For geology see R. Lydekker, “The Geology of Káshmir,” &c., Mem. Geol. Surv. India, vol. xxii. (1883); C. S. Middlemiss, “Physical Geology of the Sub-Himálaya of Gahrwal and Kumaon,” ibid., vol. xxiv. pt. 2 (1890); C. L. Griesbach, Geology of the Central Himálayas, vol. xxiii. (1891); R. D. Oldham, Manual of the Geology of India, chap. xviii. (2nd ed., 1893). Descriptions of the fossils, with some notes on stratigraphical questions, will be found in several of the volumes of the Palaeontologia Indica, published by the Geological Survey of India, Calcutta.

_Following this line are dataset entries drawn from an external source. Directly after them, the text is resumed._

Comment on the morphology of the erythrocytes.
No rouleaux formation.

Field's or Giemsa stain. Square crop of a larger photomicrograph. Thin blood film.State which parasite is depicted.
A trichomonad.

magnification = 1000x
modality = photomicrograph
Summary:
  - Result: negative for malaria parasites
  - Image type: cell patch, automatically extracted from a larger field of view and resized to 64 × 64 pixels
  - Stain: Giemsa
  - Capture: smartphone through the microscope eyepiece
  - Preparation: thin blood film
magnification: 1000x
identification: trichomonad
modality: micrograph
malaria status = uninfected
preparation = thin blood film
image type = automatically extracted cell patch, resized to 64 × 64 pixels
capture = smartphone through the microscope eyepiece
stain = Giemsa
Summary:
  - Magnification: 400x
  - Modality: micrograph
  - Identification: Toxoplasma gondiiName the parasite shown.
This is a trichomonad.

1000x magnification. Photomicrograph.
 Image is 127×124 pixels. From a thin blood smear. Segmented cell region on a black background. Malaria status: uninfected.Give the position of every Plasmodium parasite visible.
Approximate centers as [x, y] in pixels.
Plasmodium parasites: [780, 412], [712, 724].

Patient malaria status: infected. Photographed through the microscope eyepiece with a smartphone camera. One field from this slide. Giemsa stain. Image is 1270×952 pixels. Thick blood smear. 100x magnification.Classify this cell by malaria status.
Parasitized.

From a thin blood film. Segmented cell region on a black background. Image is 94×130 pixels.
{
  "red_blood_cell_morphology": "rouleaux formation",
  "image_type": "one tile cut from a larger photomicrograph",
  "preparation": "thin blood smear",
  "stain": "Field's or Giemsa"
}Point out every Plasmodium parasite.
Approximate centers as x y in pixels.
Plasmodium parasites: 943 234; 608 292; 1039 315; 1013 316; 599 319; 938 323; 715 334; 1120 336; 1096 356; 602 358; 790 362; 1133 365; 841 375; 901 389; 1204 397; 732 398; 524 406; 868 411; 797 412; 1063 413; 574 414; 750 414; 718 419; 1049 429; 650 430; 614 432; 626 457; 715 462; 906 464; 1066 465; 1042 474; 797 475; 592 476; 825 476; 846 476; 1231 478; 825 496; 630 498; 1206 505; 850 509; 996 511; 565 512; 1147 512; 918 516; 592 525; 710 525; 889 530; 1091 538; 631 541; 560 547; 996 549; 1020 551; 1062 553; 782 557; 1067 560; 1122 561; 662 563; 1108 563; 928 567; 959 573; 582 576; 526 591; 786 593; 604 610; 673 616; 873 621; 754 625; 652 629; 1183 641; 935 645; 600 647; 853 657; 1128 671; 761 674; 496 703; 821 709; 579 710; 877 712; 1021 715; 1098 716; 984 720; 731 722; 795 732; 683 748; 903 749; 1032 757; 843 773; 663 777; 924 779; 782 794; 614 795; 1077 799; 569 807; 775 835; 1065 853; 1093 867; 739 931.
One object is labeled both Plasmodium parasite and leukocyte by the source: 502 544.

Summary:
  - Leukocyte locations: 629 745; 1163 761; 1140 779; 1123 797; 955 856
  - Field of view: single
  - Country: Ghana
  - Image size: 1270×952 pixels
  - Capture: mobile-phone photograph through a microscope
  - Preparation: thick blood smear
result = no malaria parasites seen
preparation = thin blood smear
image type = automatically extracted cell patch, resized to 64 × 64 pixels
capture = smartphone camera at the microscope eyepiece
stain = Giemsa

HIMERA, a city on the north coast of Sicily, on a hill above the east bank of the Himeras Septentrionalis. It was founded in 648 B.C. by the Chalcidian inhabitants of Zancle, in company with many Syracusan exiles. Early in the 5th century the tyrant Terillas, son-in-law of Anaxilas of Rhegium and Zancle, appealed to the Carthaginians, who came to his assistance, but were utterly defeated by Gelon of Syracuse in 480 B.C.—on the same day, it is said, as the battle of Salamis. Thrasydaeus, son of Theron of Agrigentum, seems to have ruled the city oppressively, but an appeal made to Hiero of Syracuse, Gelon’s brother, was betrayed by him to Theron; the latter massacred all his enemies and in the following year resettled the town. In 415 it refused to admit the Athenian fleet and remained an ally of Syracuse. In 408 the Carthaginian invading army under Hannibal, after capturing Selinus, invested and took Himera and razed the city to the ground, founding a new town close to the hot springs (Thermae Himeraeae), 8 m. to the west. The only relic of the ancient town now visible above ground is a small portion (four columns, lower diameter 7 ft.) of a Doric temple, the date of which (whether before or after 480 B.C.) is uncertain.